I don't believe in God laying the rules but I believe that there is hope for humanity and people can live less like animals and are more interested in exploring the complexities of human emotions. Partnership is one of those complexities and unless a person is ready to dig deeper and has the patience to stick till the end of the journey, it is hard to explain why monogamy is important.
It's ridiculous to think that polygamy would strengthen the bond between any married couple. Although raising children can be a tough thing to do, no married woman should have to share their husband, and same goes to the married man. It is called cheating for a reason, regardless of if the woman knows or not.
Polygamy is most commonly practiced in Christian cults, including some Mormon groups.
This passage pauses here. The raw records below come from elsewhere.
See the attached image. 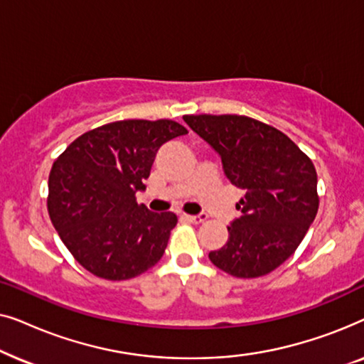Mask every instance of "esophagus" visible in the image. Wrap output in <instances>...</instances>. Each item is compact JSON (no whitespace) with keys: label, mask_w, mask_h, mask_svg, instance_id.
Wrapping results in <instances>:
<instances>
[{"label":"esophagus","mask_w":364,"mask_h":364,"mask_svg":"<svg viewBox=\"0 0 364 364\" xmlns=\"http://www.w3.org/2000/svg\"><path fill=\"white\" fill-rule=\"evenodd\" d=\"M182 218H186V220L191 223H202L207 220V215L205 213H200V215H188V213H183Z\"/></svg>","instance_id":"esophagus-1"}]
</instances>
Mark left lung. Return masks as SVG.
Returning a JSON list of instances; mask_svg holds the SVG:
<instances>
[{
    "label": "left lung",
    "mask_w": 364,
    "mask_h": 364,
    "mask_svg": "<svg viewBox=\"0 0 364 364\" xmlns=\"http://www.w3.org/2000/svg\"><path fill=\"white\" fill-rule=\"evenodd\" d=\"M183 121L222 157L233 186L245 191L242 217L228 225V240L208 253L235 278H258L293 255L315 220L320 197L311 159L282 131L238 114H198Z\"/></svg>",
    "instance_id": "left-lung-1"
}]
</instances>
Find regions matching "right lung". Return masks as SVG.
I'll return each mask as SVG.
<instances>
[{
	"instance_id": "1",
	"label": "right lung",
	"mask_w": 364,
	"mask_h": 364,
	"mask_svg": "<svg viewBox=\"0 0 364 364\" xmlns=\"http://www.w3.org/2000/svg\"><path fill=\"white\" fill-rule=\"evenodd\" d=\"M188 131L171 119H127L84 132L49 173L48 212L71 255L104 280L142 275L161 260L177 225L172 212L137 203L162 144Z\"/></svg>"
}]
</instances>
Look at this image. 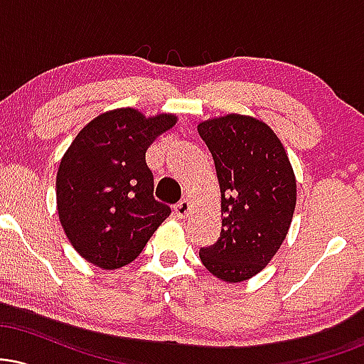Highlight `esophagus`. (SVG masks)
I'll return each mask as SVG.
<instances>
[{
	"mask_svg": "<svg viewBox=\"0 0 364 364\" xmlns=\"http://www.w3.org/2000/svg\"><path fill=\"white\" fill-rule=\"evenodd\" d=\"M190 210H191V202L188 198H183L181 202H178L176 205H174V214H176L179 219L186 217L190 214Z\"/></svg>",
	"mask_w": 364,
	"mask_h": 364,
	"instance_id": "1",
	"label": "esophagus"
}]
</instances>
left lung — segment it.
<instances>
[{
	"label": "left lung",
	"instance_id": "obj_1",
	"mask_svg": "<svg viewBox=\"0 0 364 364\" xmlns=\"http://www.w3.org/2000/svg\"><path fill=\"white\" fill-rule=\"evenodd\" d=\"M214 157L223 229L200 260L217 279L257 275L286 240L296 207V179L281 140L262 121L229 114L198 124Z\"/></svg>",
	"mask_w": 364,
	"mask_h": 364
}]
</instances>
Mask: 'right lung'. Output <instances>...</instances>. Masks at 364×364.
I'll list each match as a JSON object with an SVG mask.
<instances>
[{
    "label": "right lung",
    "instance_id": "right-lung-1",
    "mask_svg": "<svg viewBox=\"0 0 364 364\" xmlns=\"http://www.w3.org/2000/svg\"><path fill=\"white\" fill-rule=\"evenodd\" d=\"M174 124V114L145 118L127 107L97 116L75 136L58 169V215L87 262L104 270L128 265L171 214L154 198L145 152Z\"/></svg>",
    "mask_w": 364,
    "mask_h": 364
}]
</instances>
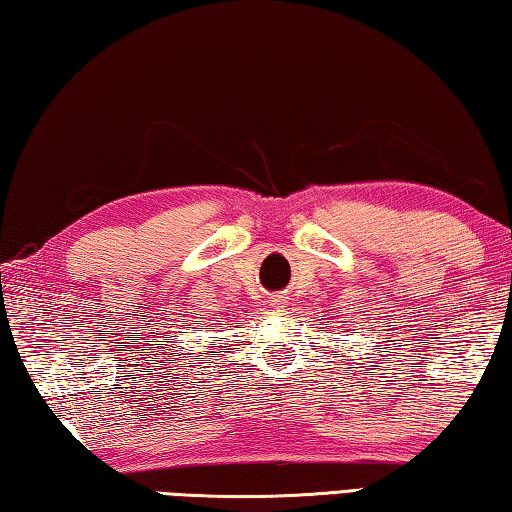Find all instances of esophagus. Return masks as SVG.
Segmentation results:
<instances>
[{
	"instance_id": "1",
	"label": "esophagus",
	"mask_w": 512,
	"mask_h": 512,
	"mask_svg": "<svg viewBox=\"0 0 512 512\" xmlns=\"http://www.w3.org/2000/svg\"><path fill=\"white\" fill-rule=\"evenodd\" d=\"M289 302V298L284 296V293H275V296H271V305L273 307H284Z\"/></svg>"
}]
</instances>
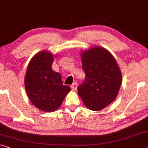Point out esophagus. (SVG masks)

In these situations, women are generally subservient to men, have a lot of children, and don't work outside the home. Because only the first wife is the legal spouse, none of the other wives would get social security benefits if the husband died. Large families with only one wage-earner are likely to live in poverty. I can see no benefits in this kind of arrangement.
There have been too many cases in America where people have been polygamists, and have caused great harm to the women to whom they were married. I think polygamy is terrible, because it often views women as something that exists merely for a man's pleasure. Marriage is meant to be beautiful and equal. It is never meant to demean one gender for the lusts of another.
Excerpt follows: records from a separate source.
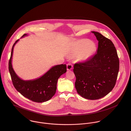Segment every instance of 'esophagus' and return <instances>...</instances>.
Masks as SVG:
<instances>
[{"instance_id":"1","label":"esophagus","mask_w":131,"mask_h":131,"mask_svg":"<svg viewBox=\"0 0 131 131\" xmlns=\"http://www.w3.org/2000/svg\"><path fill=\"white\" fill-rule=\"evenodd\" d=\"M73 68V65L71 63H68L67 64V70H71Z\"/></svg>"}]
</instances>
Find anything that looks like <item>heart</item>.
I'll return each mask as SVG.
<instances>
[{"label": "heart", "instance_id": "b5f03b06", "mask_svg": "<svg viewBox=\"0 0 131 131\" xmlns=\"http://www.w3.org/2000/svg\"><path fill=\"white\" fill-rule=\"evenodd\" d=\"M96 49L95 44L88 39H81L75 42L70 51L72 57L78 56L81 61L89 60L95 53Z\"/></svg>", "mask_w": 131, "mask_h": 131}]
</instances>
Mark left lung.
Listing matches in <instances>:
<instances>
[{"label":"left lung","instance_id":"8db88e82","mask_svg":"<svg viewBox=\"0 0 131 131\" xmlns=\"http://www.w3.org/2000/svg\"><path fill=\"white\" fill-rule=\"evenodd\" d=\"M98 41L96 53L83 63L75 64V86L77 93L88 100H97L108 94L117 80L119 60L117 50L110 39L92 31Z\"/></svg>","mask_w":131,"mask_h":131}]
</instances>
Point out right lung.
Returning <instances> with one entry per match:
<instances>
[{"label": "right lung", "mask_w": 131, "mask_h": 131, "mask_svg": "<svg viewBox=\"0 0 131 131\" xmlns=\"http://www.w3.org/2000/svg\"><path fill=\"white\" fill-rule=\"evenodd\" d=\"M28 35L27 33L24 34L21 38ZM19 40V39L16 41L12 46L9 61V71L13 84L16 90L22 96L31 101L37 103L48 101L56 93L58 79L62 74L66 72V65H55L36 79L28 80L22 79L16 74L12 65L14 47Z\"/></svg>", "instance_id": "obj_1"}]
</instances>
Polygamy is not beneficial to a woman involved in it. It is harmful because it is using women in a way that is positive toward meant but hurtful towards women. The men can go from woman to woman and not have to worry with really pleasing any one of them because his feelings always come before theirs.
I have been married for 18 years now and I could not imagine sharing my husband at any point in those 18 years. Marriage requires hard work and a solid commitment from BOTH partners. How can the polygamous partner be committed, really committed to any one of his marriages. How can you really love more than one person and justify that love to your other marital partner? I understand that almost all of the women in polygamous relationships are there simply because they believe that this is the only way to get into heaven, because what rationale, sane woman wants to share her husband with anyone. Television is full of talk shows that thrive on the jealousy between a jilted wife/girlfriend and the one who jilted her. No one, not even those in polygamy deny the jealousy that occurs, but they learn to "keep sweet" in order to get into heaven. I say that I am glad that my God is a forgiving God and not one that forces me into polygamy.
99.9% cases of a man taking other wives, is his choice, without the consentment of the wife.
Men do it not to help the wife but to satisfy his earthly sexual appetite and power and pride, as well of competing with other men.
More women resulting in more children, more mouth to feed, more space to accomodate reducing the economic wealth of the family and more conflicts than unity.
Men spend more time with some wives than others, don't know much about all his children. He fail to satisfy all the wives sexually and economically.
in so many polygamous relationships either the women hate on each other, or ignor the husband by becoming lesbians. Specially between the 1st and 2nd wives, who get less attention overtime.
when a society have options such as polyandry(one wooman many men), same sex relationship (single of mutiple), bi-sexual relationships, people can join to remain celibate, single but sexually independent (males, females and gays), then polygamyhabe it rightful place; other than that, it's just a Patriarchal (male supremesy ego which leave the community poorer with no balance, no harmony, no proper family planning, no population control; leading to no economic growth, high unemployment etc.
most polygamous countries, are the poorest on earth.
Marriage is meant to be a beautiful and positive thing. It should be an equal partnership, rather than an imbalance. A polygamous women may give her husband 100% of herself, but only gets 50% from her husband in return.